What the task asks
Locate every line in the rows below that contains the word "brown", and copy each of those lines.

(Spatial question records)
————
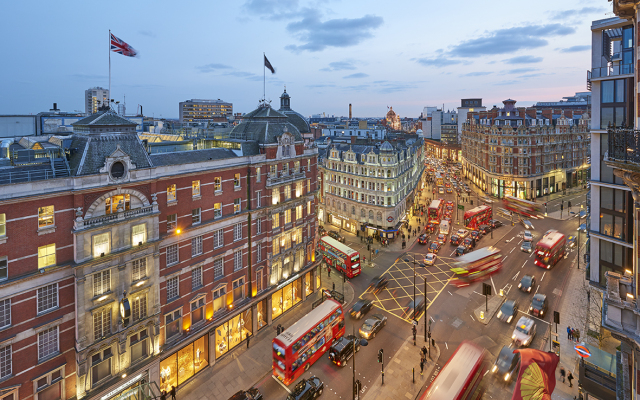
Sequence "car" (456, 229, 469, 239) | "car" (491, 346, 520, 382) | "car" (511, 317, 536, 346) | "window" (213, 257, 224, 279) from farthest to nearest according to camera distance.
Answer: "car" (456, 229, 469, 239) → "car" (511, 317, 536, 346) → "window" (213, 257, 224, 279) → "car" (491, 346, 520, 382)

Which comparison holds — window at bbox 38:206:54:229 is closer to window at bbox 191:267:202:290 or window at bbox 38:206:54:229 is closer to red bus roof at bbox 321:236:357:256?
window at bbox 191:267:202:290

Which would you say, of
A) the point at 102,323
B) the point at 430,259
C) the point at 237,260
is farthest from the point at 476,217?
the point at 102,323

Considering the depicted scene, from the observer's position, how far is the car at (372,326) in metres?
39.2

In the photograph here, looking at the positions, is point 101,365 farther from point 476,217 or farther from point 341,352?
point 476,217

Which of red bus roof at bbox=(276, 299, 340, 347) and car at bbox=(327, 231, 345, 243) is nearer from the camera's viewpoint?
red bus roof at bbox=(276, 299, 340, 347)

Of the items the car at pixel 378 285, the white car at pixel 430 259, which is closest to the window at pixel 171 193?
the car at pixel 378 285

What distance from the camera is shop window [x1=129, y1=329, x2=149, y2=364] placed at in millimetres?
29125

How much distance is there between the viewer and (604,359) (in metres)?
28.9

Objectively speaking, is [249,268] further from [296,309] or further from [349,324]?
[349,324]

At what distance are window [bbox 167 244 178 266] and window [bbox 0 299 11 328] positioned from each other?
11.4 meters

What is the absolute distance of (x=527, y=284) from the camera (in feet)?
161

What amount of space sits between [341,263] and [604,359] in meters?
34.3

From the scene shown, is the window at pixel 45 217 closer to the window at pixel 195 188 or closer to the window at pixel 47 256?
the window at pixel 47 256

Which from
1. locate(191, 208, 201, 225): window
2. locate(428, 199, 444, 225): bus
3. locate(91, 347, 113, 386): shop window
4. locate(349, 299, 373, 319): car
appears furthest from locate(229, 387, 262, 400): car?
locate(428, 199, 444, 225): bus
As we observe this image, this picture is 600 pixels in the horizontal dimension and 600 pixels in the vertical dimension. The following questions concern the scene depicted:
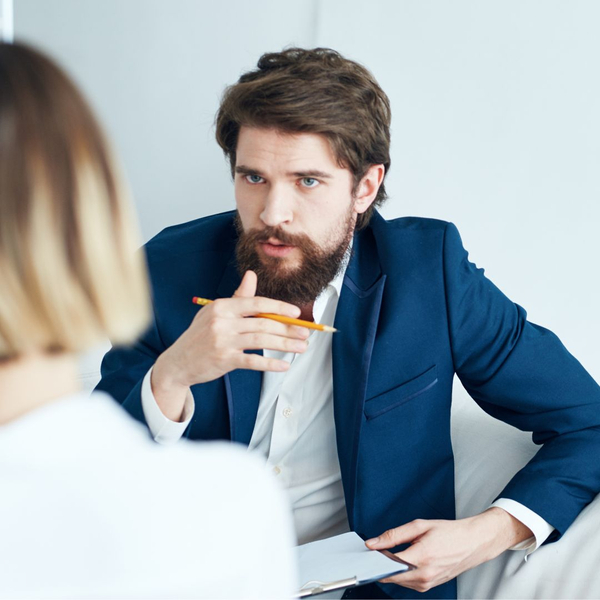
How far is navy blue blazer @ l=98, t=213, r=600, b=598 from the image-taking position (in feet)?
4.84

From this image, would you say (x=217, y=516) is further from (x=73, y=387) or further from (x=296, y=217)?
(x=296, y=217)

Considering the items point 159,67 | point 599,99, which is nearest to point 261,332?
point 599,99

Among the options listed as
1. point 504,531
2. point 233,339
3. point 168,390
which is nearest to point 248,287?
point 233,339

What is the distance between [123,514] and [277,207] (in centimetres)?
96

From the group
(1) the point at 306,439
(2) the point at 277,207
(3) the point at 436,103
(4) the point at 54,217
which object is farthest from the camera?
(3) the point at 436,103

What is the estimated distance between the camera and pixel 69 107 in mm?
590

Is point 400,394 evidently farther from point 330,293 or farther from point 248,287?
point 248,287

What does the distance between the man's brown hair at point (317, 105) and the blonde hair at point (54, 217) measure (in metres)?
0.92

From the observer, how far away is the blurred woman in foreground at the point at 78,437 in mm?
561

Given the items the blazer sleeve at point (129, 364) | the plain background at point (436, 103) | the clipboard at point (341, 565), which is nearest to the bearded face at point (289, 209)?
the blazer sleeve at point (129, 364)

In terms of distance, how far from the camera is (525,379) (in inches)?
58.9

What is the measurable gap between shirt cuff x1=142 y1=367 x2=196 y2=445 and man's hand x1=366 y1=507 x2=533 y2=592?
37 centimetres

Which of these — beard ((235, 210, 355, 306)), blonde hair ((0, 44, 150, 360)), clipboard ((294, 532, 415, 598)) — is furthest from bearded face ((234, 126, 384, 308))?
blonde hair ((0, 44, 150, 360))

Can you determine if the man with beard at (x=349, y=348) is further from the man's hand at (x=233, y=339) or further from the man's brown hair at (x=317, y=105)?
the man's hand at (x=233, y=339)
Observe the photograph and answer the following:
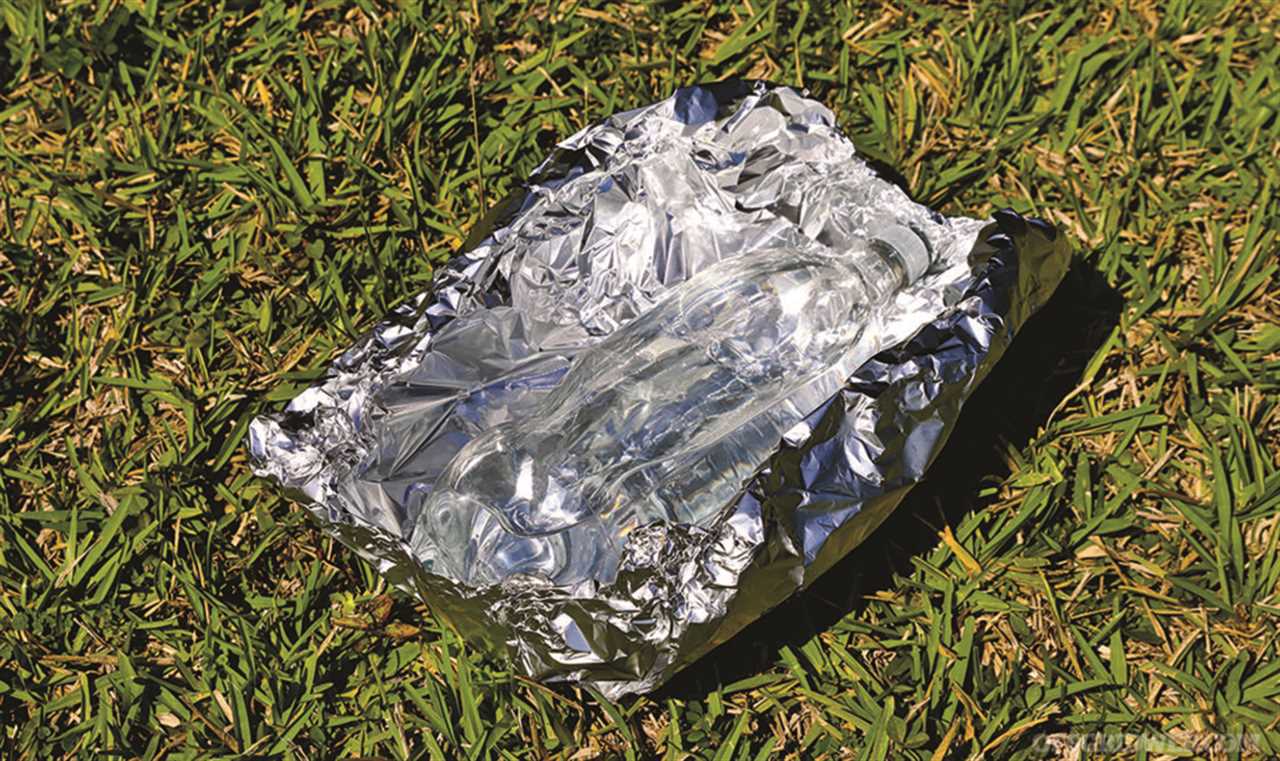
————
Final result
What does the distance between the man's brown hair at point (317, 105) and the blonde hair at point (54, 217) measure (in metres)?
Can you determine if the man with beard at (x=349, y=348) is further from the man's hand at (x=233, y=339) or further from the man's brown hair at (x=317, y=105)?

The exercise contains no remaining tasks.